The Ukranian government has been accused of using cluster munitions in Donetsk as it seeks to take control of Russian-speaking parts of Ukraine.
Bizarre, malicious disinfo everywhere. As Russia steps in publicly to support the Syrian and Iraqi governments with airstrikes against NATO/GCC-funded contras, the cold soup of Cold War era hysteria has been warming up on the stove. As the Italians say – it’s not a soup that reheats well. Narrative scripts stashed away for a decade were brushed off somewhat during the Maidan Putsch in Ukraine. Young Russian-Americans I knew confessed to me that they had never felt such living hostility in the United States before in their lives. Yet, the referendums and Russian-speaking minority of the country were firm in their resolve, and the tropes quieted down as the West turned it attention again towards the Middle East, always the barbaric and hysterical Middle East, with its head-chopping fanatics funded by the United States, NATO and its clients.
But with Russia stepping into Syria and Iraq, the irrational cacophony of ahistorical disinfo has once again ballooned. Lines are being drawn not just on the battlefields of the Middle East, but also in ideological circles worldwide. One one side, we have those grateful for pre-packaged op-eds railing against “Russian Imperialism”, and on the other side, those who understand there is no comparison between Russia, a country where 6.7 million Russians died as a result of the disintegration of the Soviet Union, and the United States, which has engineered, funded and caused the disintegration of countries worldwide as an important part of a foreign policy dedicated to domination and looting, especially after the disintegration of the Soviet Union.

• INFORMATION GIVEN:
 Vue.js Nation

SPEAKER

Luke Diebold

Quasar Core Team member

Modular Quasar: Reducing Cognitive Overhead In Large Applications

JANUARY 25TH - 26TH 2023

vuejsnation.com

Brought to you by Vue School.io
---
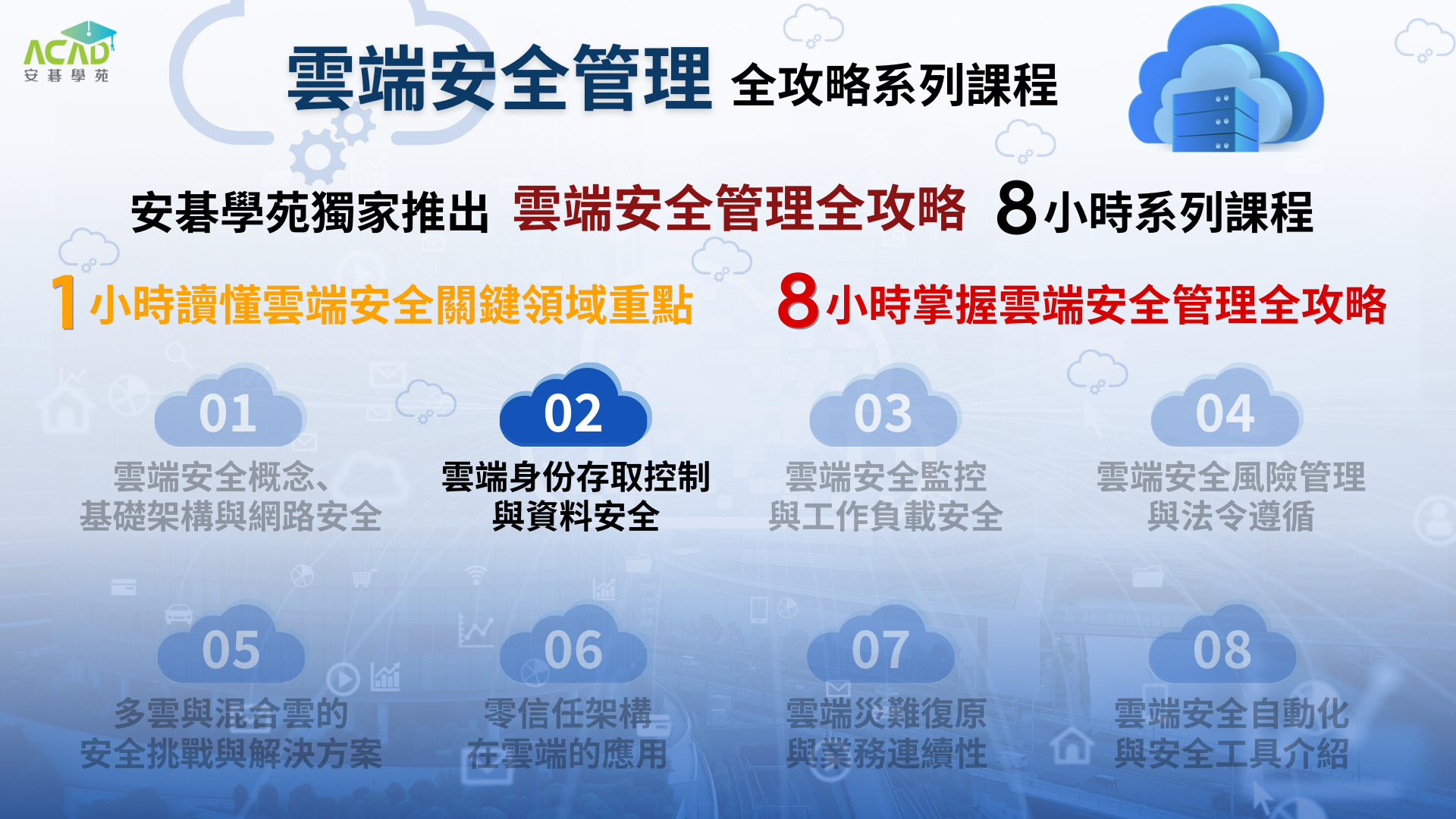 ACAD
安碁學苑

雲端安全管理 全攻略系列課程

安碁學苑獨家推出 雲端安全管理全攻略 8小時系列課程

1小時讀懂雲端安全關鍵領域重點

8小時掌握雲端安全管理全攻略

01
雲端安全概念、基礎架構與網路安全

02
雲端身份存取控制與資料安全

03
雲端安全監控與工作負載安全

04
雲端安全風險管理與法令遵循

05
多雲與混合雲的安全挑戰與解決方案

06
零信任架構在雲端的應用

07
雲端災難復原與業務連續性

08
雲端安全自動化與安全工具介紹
==
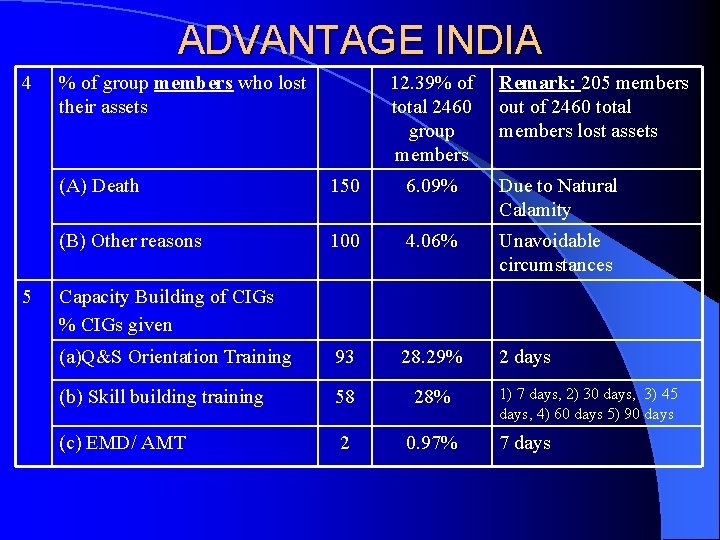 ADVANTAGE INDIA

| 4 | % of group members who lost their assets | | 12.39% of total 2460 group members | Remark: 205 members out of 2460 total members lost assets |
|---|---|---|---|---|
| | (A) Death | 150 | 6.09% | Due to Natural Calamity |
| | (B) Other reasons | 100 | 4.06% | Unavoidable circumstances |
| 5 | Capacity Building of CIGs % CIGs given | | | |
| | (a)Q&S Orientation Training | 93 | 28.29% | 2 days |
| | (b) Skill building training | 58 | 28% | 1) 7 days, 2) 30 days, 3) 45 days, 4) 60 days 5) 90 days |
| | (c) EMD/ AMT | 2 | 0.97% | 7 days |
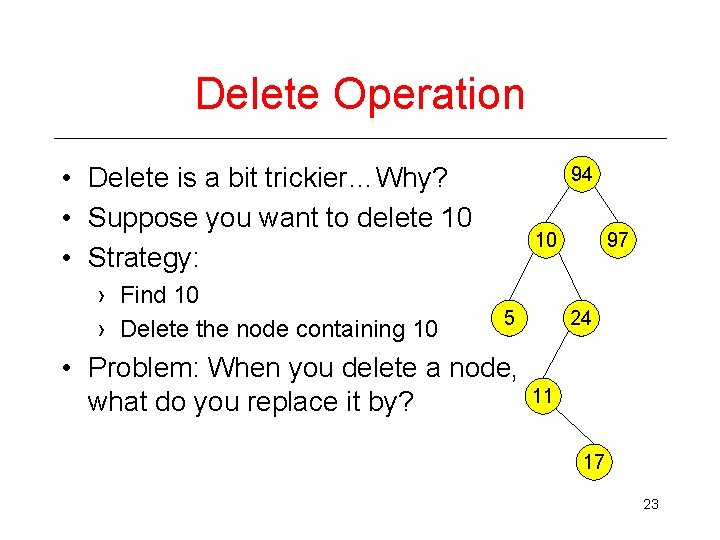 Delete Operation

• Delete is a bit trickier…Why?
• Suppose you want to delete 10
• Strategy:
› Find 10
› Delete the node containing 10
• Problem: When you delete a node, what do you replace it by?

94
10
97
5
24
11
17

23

• WHAT TO WORK ON:
• 1. Reproduce the opinion piece on Russia's role in Syria and Ukraine between "But with Russia" and "the Soviet Union.", inclusive, substituting "political circles" for "ideological circles".
• 2. Write the next part of the opinion piece on Russia's role in Syria and Ukraine, picking up after its final sentence.
The data is separate material with no connection to the opinion piece on Russia's role in Syria and Ukraine.

• EXPECTED RESULTS:
• 1.
But with Russia stepping into Syria and Iraq, the irrational cacophony of ahistorical disinfo has once again ballooned. Lines are being drawn not just on the battlefields of the Middle East, but also in political circles worldwide. One one side, we have those grateful for pre-packaged op-eds railing against “Russian Imperialism”, and on the other side, those who understand there is no comparison between Russia, a country where 6.7 million Russians died as a result of the disintegration of the Soviet Union, and the United States, which has engineered, funded and caused the disintegration of countries worldwide as an important part of a foreign policy dedicated to domination and looting, especially after the disintegration of the Soviet Union.

• 2.
from Against Hayek, Paul Cockshot
These hysterics are to be expected. After all, the antagonism between the United States and Russia has been intense ever since the United States decided to invade on the side of capitalism in 1918. What continues to confound me is the unwillingness of self-professed anarchists and leftists to build a challenge to the US empire. In Syria and Iraq, the lies were immense. One was labelled a conspiracy theorist to say that the CIA was funding the so-called Syrian opposition to the Syrian government, as opposed to the terror being wrecked on the people of Iraq and Sham was homegrown, a product of an inherent violence of the besieged Arab. As the “left” we were suddenly demanded, for the first time in my life anyway, to rally for the violent overthrow of the Syrian and Iraqi governments, vis-a-vis a NATO no fly zone in Syria, arming the “rebels” and in some cases, even invasion. Meanwhile, the United States began dumping thousands of pounds of munitions in Iraq and Syria that hit targets such as “motorcycles”, “trenches” and “bulldozer”. Barack Obama admitted himself that:
The reason, the president added, “that we did not just start taking a bunch of airstrikes all across Iraq as soon as ISIL came in was because that would have taken the pressure off of [Prime Minister Nuri Kamal] al-Maliki.” That only would have encouraged, he said, Maliki and other Shiites to think: ” ‘We don’t actually have to make compromises. We don’t have to make any decisions. We don’t have to go through the difficult process of figuring out what we’ve done wrong in the past.
- From his August 2014 interview with Thomas Friedman, NY Times (emphasis mine)
After Russia’s open involvement began (they were assisting the Syrian government before), the curtain was lifted and those who were calling against NATO intervention in Syria were vindicated – the Syrian “civil war” had been funded and supported by a NATO/GCC coalition led by the United States. Lightning-fast, however, the narrative was shifted. Now that Russia was on the scene, the same people who had called for a movement that would beg for war now demanded that anti-imperialists denounce Russian intervention in Syria and start an anti-war movement against Russia.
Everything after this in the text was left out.